ABC News’ Arlette Saenz (@arlettesaenz) reports:
DENVER — While most of the current straw poll attention is geared towards how the presidential candidates will fare in Iowa next month, Texas Governor Rick Perry will face his first straw poll test this weekend in Denver, Colorado where he is scheduled to give a keynote address at the Western Conservative Summit Friday evening.
Perry is one of fourteen names on the ballot, which includes all declared candidates, including Herman Cain and Rick Santorum, who are both speaking at the summit, and some undecideds, such as Rudy Giuliani, Sarah Palin, and John Bolton.
“We’ve made sure that none of those who may seek the Republican nomination in the coming months were overlooked,” John Andrews, organizer of the summit and director of the Centennial Institute, told ABC News.
Approximately 1200 people are registered for the summit and can vote in the straw poll on Sunday.
The Iowa GOP decided to omit Perry’s name from the official Ames Straw Poll ballot for Aug. 13, but grassroots groups are pushing for a strong write-in count for Perry in the straw poll next month.
As Republicans await Perry’s decision about running for president, Andrews said Colorado Republicans are intrigued by the Texas governor.
“I think there’s a restlessness among Republicans in Colorado and across the country that people are not super excited about people in the announced field,” Andrews said. “Consequently, the newness and some of the mystery surrounding a successful and long serving governor like Rick Perry is drawing a lot of attention.”

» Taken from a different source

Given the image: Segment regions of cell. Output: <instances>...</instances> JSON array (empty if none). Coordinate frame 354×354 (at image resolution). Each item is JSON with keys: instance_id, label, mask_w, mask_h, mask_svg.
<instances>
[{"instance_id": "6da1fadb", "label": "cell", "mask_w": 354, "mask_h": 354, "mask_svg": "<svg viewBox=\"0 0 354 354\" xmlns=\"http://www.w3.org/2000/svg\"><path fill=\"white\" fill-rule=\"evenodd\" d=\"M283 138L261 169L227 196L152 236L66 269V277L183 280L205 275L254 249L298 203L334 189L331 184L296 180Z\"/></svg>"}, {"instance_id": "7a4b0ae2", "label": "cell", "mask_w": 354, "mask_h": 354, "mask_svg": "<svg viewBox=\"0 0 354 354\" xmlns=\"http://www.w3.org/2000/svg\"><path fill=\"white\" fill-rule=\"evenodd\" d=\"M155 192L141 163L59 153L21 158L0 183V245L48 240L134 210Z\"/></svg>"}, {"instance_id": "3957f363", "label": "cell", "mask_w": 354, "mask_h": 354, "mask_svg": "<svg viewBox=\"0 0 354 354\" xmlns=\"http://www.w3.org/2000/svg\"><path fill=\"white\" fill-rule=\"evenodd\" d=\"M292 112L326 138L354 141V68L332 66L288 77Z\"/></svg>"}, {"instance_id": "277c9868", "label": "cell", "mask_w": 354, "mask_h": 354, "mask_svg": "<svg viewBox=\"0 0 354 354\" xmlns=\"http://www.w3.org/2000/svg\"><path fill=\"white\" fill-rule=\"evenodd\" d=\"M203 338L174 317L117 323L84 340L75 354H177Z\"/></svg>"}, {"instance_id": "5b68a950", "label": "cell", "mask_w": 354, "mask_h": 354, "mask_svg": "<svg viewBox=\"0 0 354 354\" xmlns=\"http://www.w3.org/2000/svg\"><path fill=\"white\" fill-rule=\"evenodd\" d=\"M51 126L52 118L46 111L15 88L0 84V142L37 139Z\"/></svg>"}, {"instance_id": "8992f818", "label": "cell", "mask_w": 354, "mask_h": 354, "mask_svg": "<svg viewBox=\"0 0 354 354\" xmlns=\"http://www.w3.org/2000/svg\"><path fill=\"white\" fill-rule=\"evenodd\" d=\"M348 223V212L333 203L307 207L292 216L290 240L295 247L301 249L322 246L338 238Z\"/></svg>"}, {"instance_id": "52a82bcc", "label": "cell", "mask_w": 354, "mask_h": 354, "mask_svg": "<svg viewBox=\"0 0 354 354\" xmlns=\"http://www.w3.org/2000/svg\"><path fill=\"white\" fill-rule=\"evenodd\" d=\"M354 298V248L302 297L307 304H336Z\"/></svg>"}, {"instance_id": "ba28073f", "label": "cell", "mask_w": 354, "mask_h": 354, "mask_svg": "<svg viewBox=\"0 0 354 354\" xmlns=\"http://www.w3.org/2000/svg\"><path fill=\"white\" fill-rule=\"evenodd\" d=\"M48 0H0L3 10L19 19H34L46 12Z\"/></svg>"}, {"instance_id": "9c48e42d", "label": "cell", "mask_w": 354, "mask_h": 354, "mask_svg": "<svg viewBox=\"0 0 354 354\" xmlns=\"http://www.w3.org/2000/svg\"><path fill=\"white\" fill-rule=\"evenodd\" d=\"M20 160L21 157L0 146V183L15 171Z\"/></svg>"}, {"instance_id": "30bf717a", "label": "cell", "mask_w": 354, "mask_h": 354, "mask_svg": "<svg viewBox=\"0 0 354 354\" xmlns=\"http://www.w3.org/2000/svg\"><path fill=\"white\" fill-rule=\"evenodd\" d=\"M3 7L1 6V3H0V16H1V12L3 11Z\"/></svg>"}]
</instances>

This marks Perry’s third trip to Colorado since June. Perry spoke at a private meeting held in Vail by the billionaire Koch brothers in late June, and he flew in for official RGA meetings in Aspen last week after spending time in California meeting with business leaders and potential donors.
Colorado is considered to be a likely swing state in the 2012 election. As Karl Rove described it, “'In 2012, as goes Colorado, so goes the nation.”
In the 2008 election, Barack Obama won the Centennial State despite the fact that Colorado voters tended to elect Republicans. During the 2008 primary season, Mitt Romney won the Colorado Republican caucus.
The Colorado Republican party is considering moving up its caucus by a month, from March to February, if other states decide to do the same.
Andrews said Perry, Cain and Santorum all fit the profile of the type of candidate Colorado Republicans would like to elect.
“Colorado has been a purple to blue state for most of the past decade, but underneath that, this is a center right state. Conservative at heart, not just in the way people vote, but in the way they live their lives and their core beliefs. As a western mountain state, it’s a plainspoken political culture here. We like people who aren’t too fancy, who are very direct, what you see is what you get,” Andrews said. “There’s that common denominator — somebody that is real and direct that listens. That’s the kind of leader that wins elections in Colorado regardless of party label.”
This weekend’s visit to the Centennial state comes as Perry gears up for two major events in the coming weeks. Next weekend, the National Day of Prayer and Fasting organized by Perry will take place in Houston, TX. It is still unclear if Perry will speak at the event, but a court shot down a lawsuit attempting to bar Perry from participating in the event yesterday.
The following weekend, Perry will address the Red State Gathering in Charleston, S.C. on the same day as the Ames Iowa Straw Poll. The Texas governor has made no plans to make a trip to Iowa that day.